* [Required action 1] Write out the part of the Azure platform passage starting with "Suggestion: Azure Databricks" and going on through "within the datalake.".
* [Required action 2] In the records, starting with the first line and going on through the line with "Casa De Uso", swap "fresh" for "frozen" and give those lines again with nothing else changed. Leave out the pictures.

* [Extract to read]

We are a medium scale micro financing company having our data stored on Microsoft Azure. We have a plan to build a datalake and use that for analytical and reporting tasks. We have a diverse data team with abilities in python, Scala and SQL (most of the data engineers are only familiar with SQL). We need to build a couple of machine learning models for predictions. What would be the best platform to go forward with? Azure Databricks or Azure ML Studio?

Suggestion: Azure Databricks

Reasons:

  • Databricks is more flexible in ETL and datalake related data operations comparing to AzureML Studio.
  • You can perform data curation and machine learning within a single product with Azure Databricks.
  • Databricks can connect with Azure Data Factory pipelines to handle data flow and data curation tasks within the datalake.
  • Since the data engineers are more familiar with SQL, they’ll easily adapt with SparkSQL on Databricks.
  • Data team can develop their machine learning experiments with any language of their choice with Databricks notebooks.
  • Databricks notebooks can be used for analytical and reporting tasks even with a combination of PowerBI.
  • Given that, the company is planning for building a datalake, Databricks is far more flexible in ETL tasks. You can use Azure Data Factory pipelines with Databricks to control the data flow of the datalake.

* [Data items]
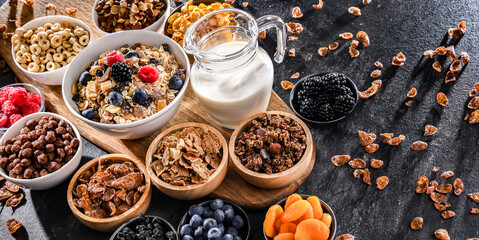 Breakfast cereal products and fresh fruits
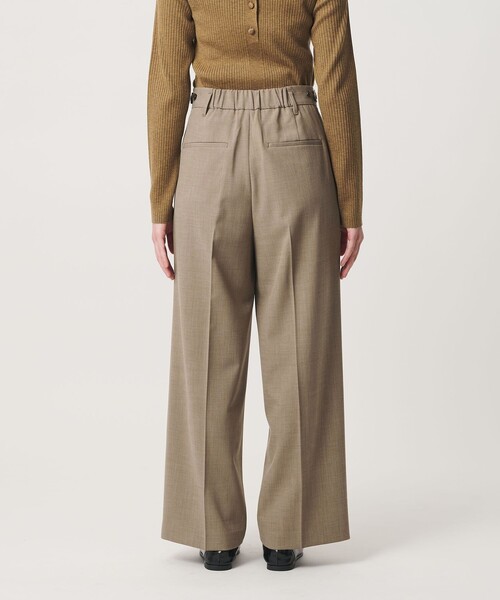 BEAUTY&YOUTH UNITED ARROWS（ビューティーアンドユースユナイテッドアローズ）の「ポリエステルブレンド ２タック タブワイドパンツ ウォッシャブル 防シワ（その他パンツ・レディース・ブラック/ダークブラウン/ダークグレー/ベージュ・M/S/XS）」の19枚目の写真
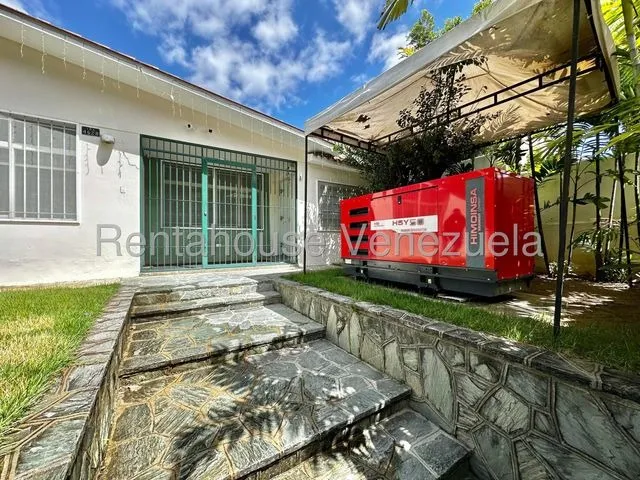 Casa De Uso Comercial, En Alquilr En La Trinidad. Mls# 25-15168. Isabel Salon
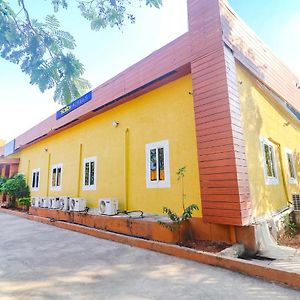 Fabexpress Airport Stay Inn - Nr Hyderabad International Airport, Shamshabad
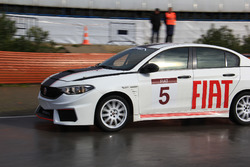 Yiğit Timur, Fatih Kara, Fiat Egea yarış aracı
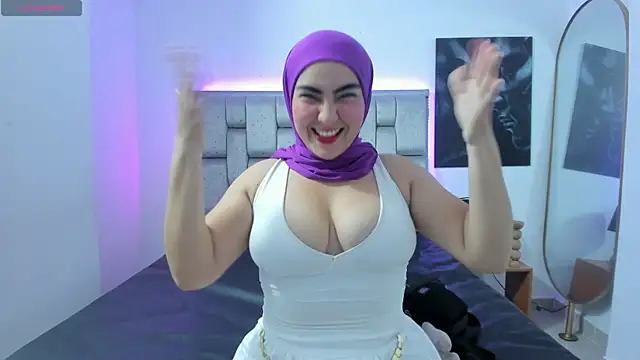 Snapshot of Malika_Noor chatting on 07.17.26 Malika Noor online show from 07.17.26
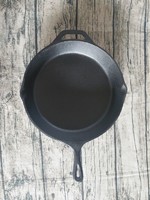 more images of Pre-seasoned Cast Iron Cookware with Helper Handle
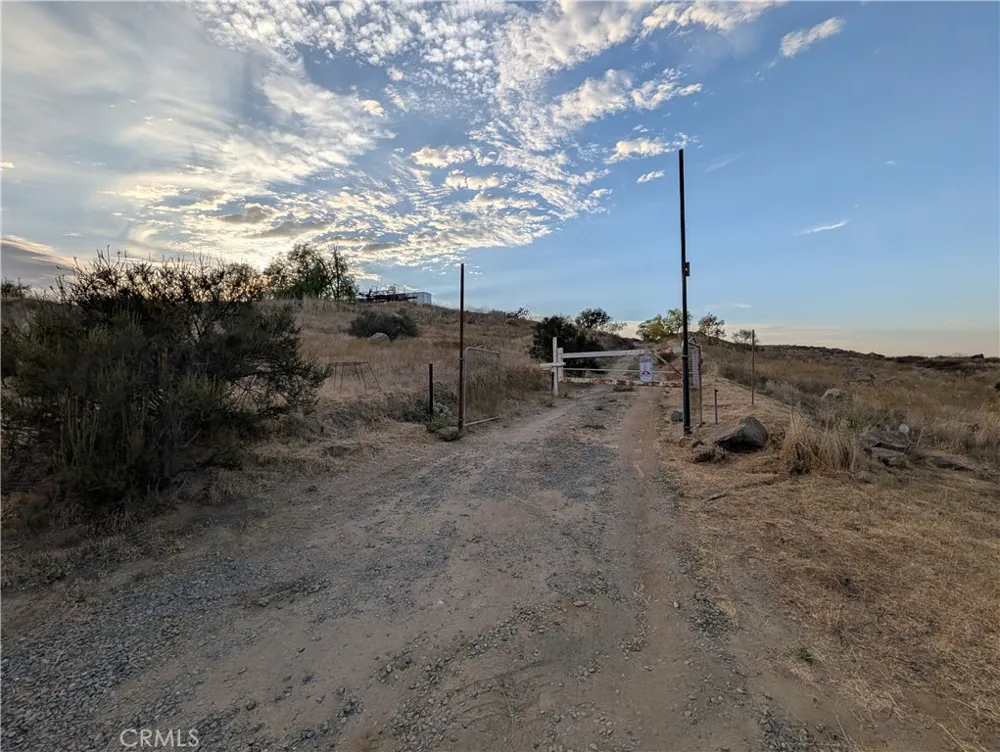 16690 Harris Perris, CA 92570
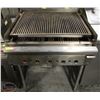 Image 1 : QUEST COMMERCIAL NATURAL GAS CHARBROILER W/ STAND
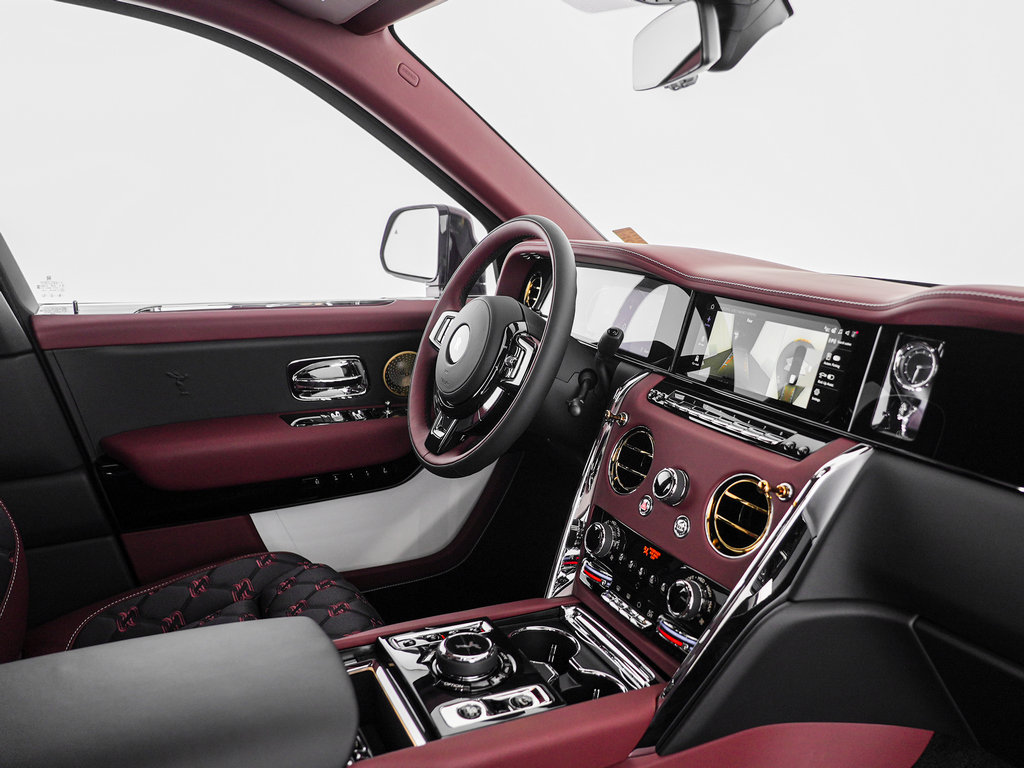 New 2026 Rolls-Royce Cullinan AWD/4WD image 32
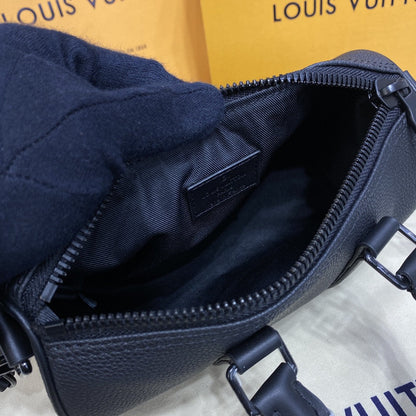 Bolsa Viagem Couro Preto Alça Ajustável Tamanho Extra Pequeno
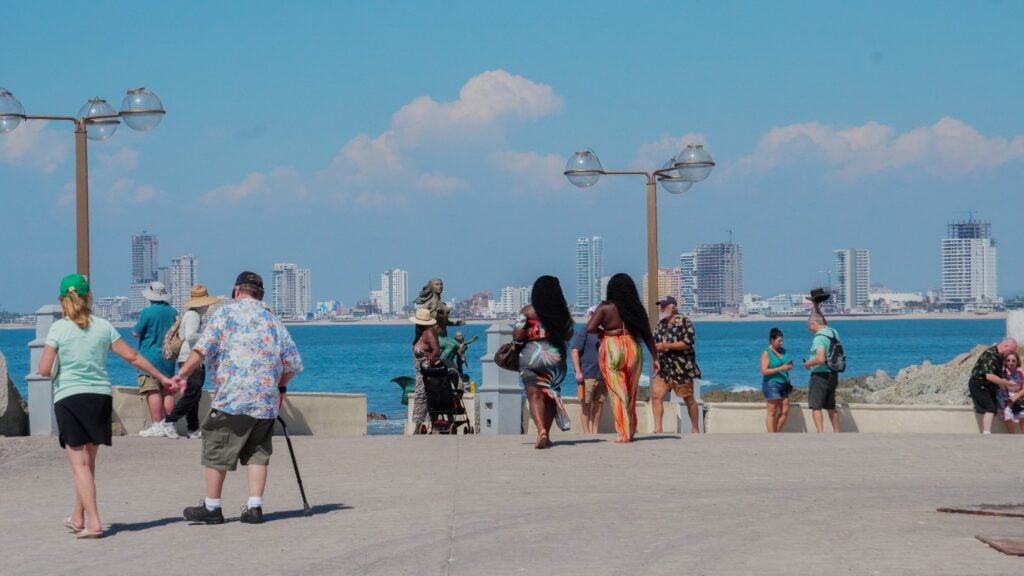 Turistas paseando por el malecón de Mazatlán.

* [Solution 1]
Suggestion: Azure Databricks

Reasons:

  • Databricks is more flexible in ETL and datalake related data operations comparing to AzureML Studio.
  • You can perform data curation and machine learning within a single product with Azure Databricks.
  • Databricks can connect with Azure Data Factory pipelines to handle data flow and data curation tasks within the datalake.

* [Solution 2]
 Breakfast cereal products and frozen fruits
 BEAUTY&YOUTH UNITED ARROWS（ビューティーアンドユースユナイテッドアローズ）の「ポリエステルブレンド ２タック タブワイドパンツ ウォッシャブル 防シワ（その他パンツ・レディース・ブラック/ダークブラウン/ダークグレー/ベージュ・M/S/XS）」の19枚目の写真
 Casa De Uso Comercial, En Alquilr En La Trinidad. Mls# 25-15168. Isabel Salon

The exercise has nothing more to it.